## Text for analysis
■ ■ ■ ■ ■ ■ ■

# Hi



## DeLamar.J (Sep 12, 2004)

Yo, Im the first person to post in this forum, yeeee haaa  artyon:


----------



## Darksoul (Sep 12, 2004)

-That would make me #2, haha!

A---)


----------



## DeLamar.J (Sep 12, 2004)

Darksoul said:
			
		

> -That would make me #2, haha!
> 
> A---)


Why yes it would. Great idea though, we needed a meet and greet section.


----------



## Bob Hubbard (Sep 12, 2004)

LOL.   Y'all beat me to it.


----------



## bignick (Sep 12, 2004)

man...4th place doesn't get a medal...

oh well...


----------



## jfarnsworth (Sep 12, 2004)

bignick said:
			
		

> man...4th place doesn't get a medal...
> oh well...


It's the story of my life. A day late and always a dollar short.


----------



## Dr. Kenpo (Sep 12, 2004)

jfarnsworth said:
			
		

> It's the story of my life. A day late and always a dollar short.


Hence, a good reason to stay away from this one!:whip:


----------



## jfarnsworth (Sep 12, 2004)

Dr. Kenpo said:
			
		

> Hence, a good reason to stay away from this one!:whip:


 :idunno:  Weird, I thought you were buying lunch when I got down there. :uhyeah:


----------



## Dr. Kenpo (Sep 12, 2004)

jfarnsworth said:
			
		

> :idunno: Weird, I thought you were buying lunch when I got down there. :uhyeah:


Oh, I am. Just getting out a warning to the rookies here at MT!


----------



## tshadowchaser (Sep 12, 2004)

To all of the NEW people who stop by here MY I say WELCOME TO MARTIALTALK 

WE HOPE YOU ENJOY YOU TIME HERE. PLEASE INTRODUCE YOURSLEFS.


----------

■ ■ ■ ■ ■ ■ ■

Dataset entries
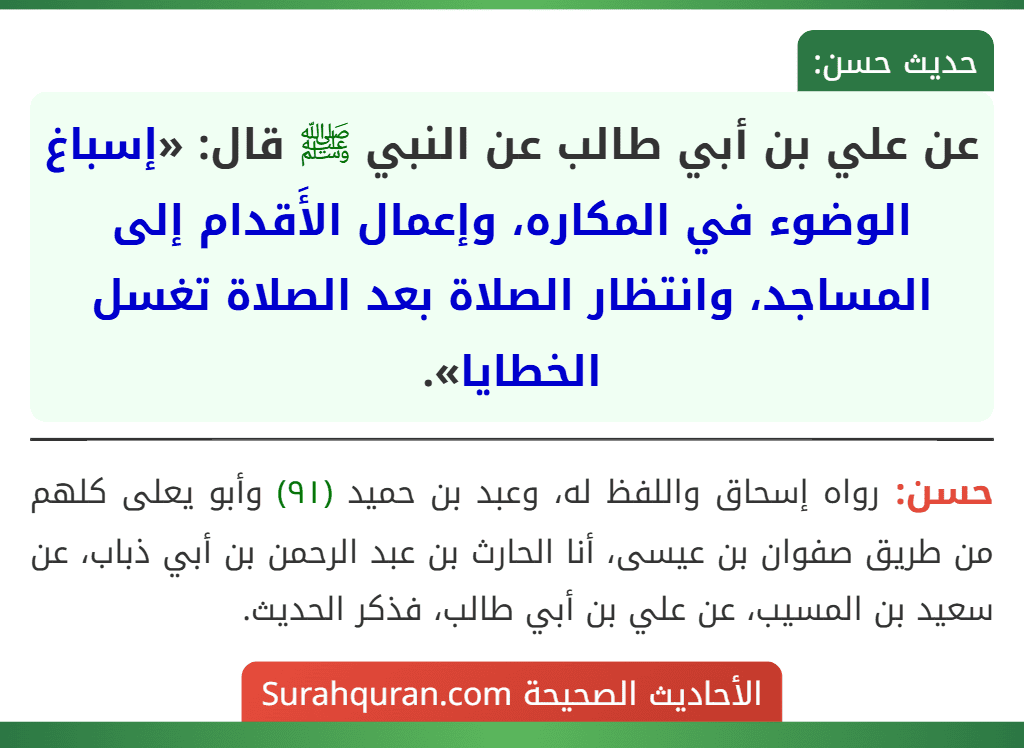 حديث حسن:

عن علي بن أبي طالب عن النبي ﷺ قال: «إسباغ الوضوء في المكاره، وإعمال الأَقدام إلى المساجد، وانتظار الصلاة بعد الصلاة تغسل الخطايا».

حسن: رواه إسحاق واللفظ له، وعبد بن حميد (٩١) وأبو يعلى كلهم من طريق صفوان بن عيسى، أنا الحارث بن عبد الرحمن بن أبي ذباب، عن سعيد بن المسيب، عن علي بن أبي طالب، فذكر الحديث.

الأحاديث الصحيحة Surahquran.com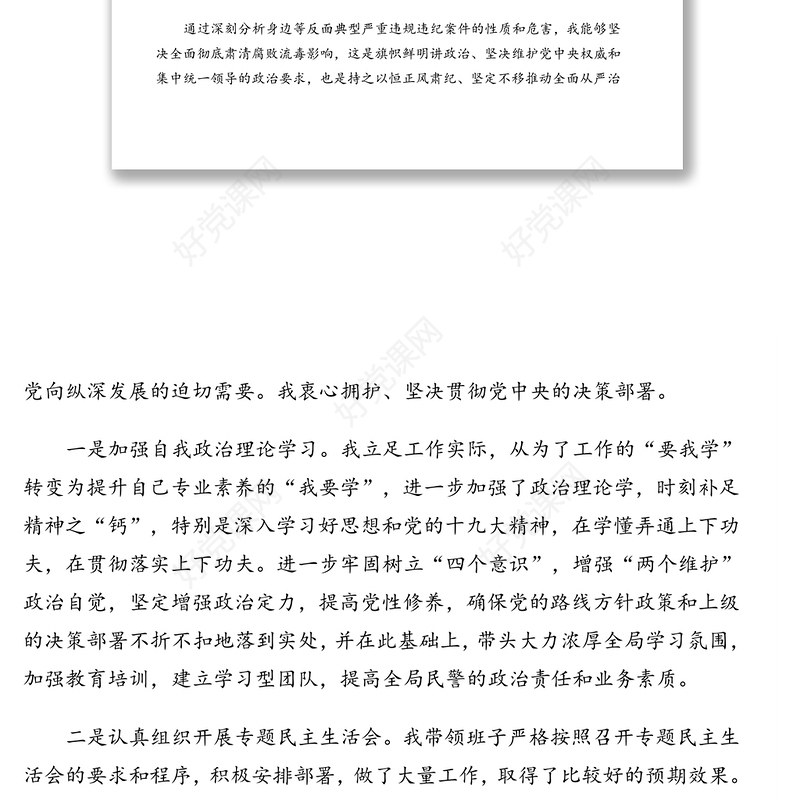 通过深刻分析身边等反面典型严重违规违纪案件的性质和危害，我能够坚决全面彻底肃清腐败流毒影响，这是旗帜鲜明讲政治、坚决维护党中央权威和集中统一领导的政治要求，也是持之以恒正风肃纪、坚定不移推动全面从严治

好党课网

好党课网

好党课网

党向纵深发展的迫切需要。我衷心拥护、坚决贯彻党中央的决策部署。

一是加强自我政治理论学习。我立足工作实际，从为了工作的“要我学”转变为提升自己专业素养的“我要学”，进一步加强了政治理论学，时刻补足精神之“钙”，特别是深入学习好思想和党的十九大精神，在学懂弄通上下功夫，在贯彻落实上下功夫。进一步牢固树立“四个意识”，增强“两个维护”政治自觉，坚定增强政治定力，提高党性修养，确保党的路线方针政策和上级的决策部署不折不扣地落到实处，并在此基础上，带头大力浓厚全局学习氛围，加强教育培训，建立学习型团队，提高全局民警的政治责任和业务素质。

二是认真组织开展专题民主生活会。我带领班子严格按照召开专题民主生活会的要求和程序，积极安排部署，做了大量工作，取得了比较好的预期效果。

■ ■ ■ ■ ■ ■ ■

## Exercise tasks
1. List every distinct username that appears as a poster in the forum thread.
2. Reproduce the forum thread from "Oh, I am. Just" up to and including "PLEASE INTRODUCE YOURSLEFS.".
The dataset rows are not needed for this work.

## Your written answers
1. DeLamar.J, Darksoul, Bob Hubbard, bignick, jfarnsworth, Dr. Kenpo, tshadowchaser

2.
Oh, I am. Just getting out a warning to the rookies here at MT!


----------



## tshadowchaser (Sep 12, 2004)

To all of the NEW people who stop by here MY I say WELCOME TO MARTIALTALK 

WE HOPE YOU ENJOY YOU TIME HERE. PLEASE INTRODUCE YOURSLEFS.